Minister, de voorbije dagen werden we opnieuw geconfronteerd met de problematiek van de steeds hoger oplopende schoolkosten in het secundair onderwijs en de daarmee samenhangende problematiek van het oplopende aantal onbetaalde schoolfacturen in de scholen. Dat wijst erop dat steeds meer ouders en gezinnen het moeilijk hebben om die hoge kosten te betalen.
Minister, u hebt op verschillende momenten in de media maar ook in de commissie aangegeven dat u voorstander bent van de invoering van een maximumfactuur in het secundair onderwijs zoals het onderwijs van de Vlaamse Gemeenschap (GO!) deze week voorstelde. Het Netwerk tegen Armoede trad dit bij. In de beleidsbrief 2012-2013 zei u zelfs dat u die mogelijkheid grondig zou onderzoeken. Het verbaast me dan ook dat u bij de bespreking van uw nieuwe beleidsbrief 2013-2014 hebt gezegd dat dit wordt stopgezet. Dit probleem komt nu opnieuw in de actualiteit. Het GO! maar ook andere koepels zijn bijzonder ongerust dat onze kinderen en jongeren geen gelijke kansen zouden krijgen in het onderwijs vanwege die hoge kosten. Vandaar opnieuw de vraag welke oplossingen u ziet om dit probleem op te lossen.

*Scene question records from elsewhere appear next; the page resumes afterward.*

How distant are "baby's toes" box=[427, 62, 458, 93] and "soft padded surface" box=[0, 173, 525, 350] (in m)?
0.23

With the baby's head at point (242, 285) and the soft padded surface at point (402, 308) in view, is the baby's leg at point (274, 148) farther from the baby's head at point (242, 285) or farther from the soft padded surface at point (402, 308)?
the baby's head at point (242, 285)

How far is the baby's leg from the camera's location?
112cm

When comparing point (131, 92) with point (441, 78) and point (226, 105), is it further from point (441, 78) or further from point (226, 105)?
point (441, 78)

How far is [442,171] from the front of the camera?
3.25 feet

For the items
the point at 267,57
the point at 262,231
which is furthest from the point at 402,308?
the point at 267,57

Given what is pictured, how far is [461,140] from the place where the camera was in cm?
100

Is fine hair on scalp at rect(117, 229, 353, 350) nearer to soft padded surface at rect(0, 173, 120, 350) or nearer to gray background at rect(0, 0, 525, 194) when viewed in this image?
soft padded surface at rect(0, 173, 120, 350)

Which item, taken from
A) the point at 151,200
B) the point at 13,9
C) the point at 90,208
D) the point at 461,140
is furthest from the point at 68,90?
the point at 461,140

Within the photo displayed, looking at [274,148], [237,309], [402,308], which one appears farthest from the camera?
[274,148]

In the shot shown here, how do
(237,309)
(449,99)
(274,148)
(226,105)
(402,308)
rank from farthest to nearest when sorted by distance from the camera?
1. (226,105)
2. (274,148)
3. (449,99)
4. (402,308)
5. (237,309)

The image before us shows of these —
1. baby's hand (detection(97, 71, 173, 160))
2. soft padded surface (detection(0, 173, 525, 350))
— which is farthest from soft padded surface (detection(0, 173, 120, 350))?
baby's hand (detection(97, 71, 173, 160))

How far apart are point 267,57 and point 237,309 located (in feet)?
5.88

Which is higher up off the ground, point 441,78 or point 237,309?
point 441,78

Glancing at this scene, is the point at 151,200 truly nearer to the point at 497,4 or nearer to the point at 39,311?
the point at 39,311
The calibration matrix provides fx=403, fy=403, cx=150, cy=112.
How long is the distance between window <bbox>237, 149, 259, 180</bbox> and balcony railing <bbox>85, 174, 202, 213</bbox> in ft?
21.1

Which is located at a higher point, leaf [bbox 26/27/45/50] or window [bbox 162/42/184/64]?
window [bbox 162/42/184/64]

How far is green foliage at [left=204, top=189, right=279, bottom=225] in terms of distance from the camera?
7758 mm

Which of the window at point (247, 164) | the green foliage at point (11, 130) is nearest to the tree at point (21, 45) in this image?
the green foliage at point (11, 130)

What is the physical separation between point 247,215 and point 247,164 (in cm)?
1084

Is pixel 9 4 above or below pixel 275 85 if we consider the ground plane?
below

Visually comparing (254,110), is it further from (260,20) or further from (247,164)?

Minister Smet heeft het woord.
Ik probeer in het leven altijd coherent te zijn en altijd hetzelfde te vertellen. Ik zal opnieuw hetzelfde vertellen als wat ik in de commissie heb gezegd. We moeten inderdaad bezorgd zijn over het feit dat sommige ouders die factuur niet kunnen of in sommige gevallen ook niet willen betalen. Daar bestaan verschillende oplossingen voor. Scholen hebben een sociaal fonds en mensen kunnen zich ook richten tot het Openbaar Centrum voor Maatschappelijk Welzijn (OCMW). Daar zijn dus verschillende antwoorden op.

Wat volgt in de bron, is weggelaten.